*本文の抜粋:*
↓

85分、ドリブルで左へ流れながら打った小澤のシュートは、シュナイダーがキャッチ。87分、小澤のクサビを鈴木がダイレクトで浮かせ、山村が抜け出しかけるもDFが間一髪でクリア。89分、市川からパスを受けた山村のミドルはバーの上へ。攻める水戸。耐える横浜。
90分、右から石神が上げたクロスを鈴木が頭で狙うも枠の左へ。92分、石神、市川と丁寧に繋ぎ、エリア内の山村は鋭い切り返しからシュートを放つも、DFが懸命にブロック。93分、本間も上がってきた市川の右FKは横浜がクリア。94分、ここも本間が駆け上がった小澤の左CKは、ニアで鈴木がフリックするも、DFが何とかクリア。そして95分32秒、激闘の終わりを告げるホイッスル。「非常に疲れました」と勝軍の将も思わず口にしたゲームは、横浜が苦しみながら勝ち点3を手にする結果となりました。

↑

*課題 1:*
試合記事の「90分、右から石神が上げたク」から「を手にする結果となりました。」までを全部、「ホイッスル」を「笛」に入れ替えて書き出してください。
*課題 2:*
試合記事について答えてください。
(a) 89分、山村のミドルシュートはどこへ行きましたか。
(b) 93分の右FKを蹴ったのは誰ですか。
(c) 試合終了のホイッスルは何分何秒に鳴りましたか。
*課題 3:*
試合記事を、最後の文のあとから書き続けてください。
資料は試合記事とは関係のない別のものです。

*提供資料:*
↓

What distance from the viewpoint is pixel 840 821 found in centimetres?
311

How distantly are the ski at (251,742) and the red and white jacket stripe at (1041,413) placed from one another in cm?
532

↑

*回答 1:*
90分、右から石神が上げたクロスを鈴木が頭で狙うも枠の左へ。92分、石神、市川と丁寧に繋ぎ、エリア内の山村は鋭い切り返しからシュートを放つも、DFが懸命にブロック。93分、本間も上がってきた市川の右FKは横浜がクリア。94分、ここも本間が駆け上がった小澤の左CKは、ニアで鈴木がフリックするも、DFが何とかクリア。そして95分32秒、激闘の終わりを告げる笛。「非常に疲れました」と勝軍の将も思わず口にしたゲームは、横浜が苦しみながら勝ち点3を手にする結果となりました。

*回答 2:*
(a) バーの上
(b) 市川
(c) 95分32秒

*回答 3:*
「10人になってもあれだけのハードワークで、ファイトした水戸に敬意を表したい」(山口監督)「1人少なくても、あれだけハードワークしてくるのは凄い」(高地)と2人が語ったように、水戸のアグレッシブさが際立ったゲームだったと思います。「最後までゴールを目指してやったのは水戸らしいサッカー。いいファイトを見せてくれた」と柱谷監督が話せば、「自分たちの戦い方は崩れなかったし、10人になっても誰も諦めていなかった」とは西岡。サポーターも選手たちへ大きな拍手を送っていたのが印象的でした。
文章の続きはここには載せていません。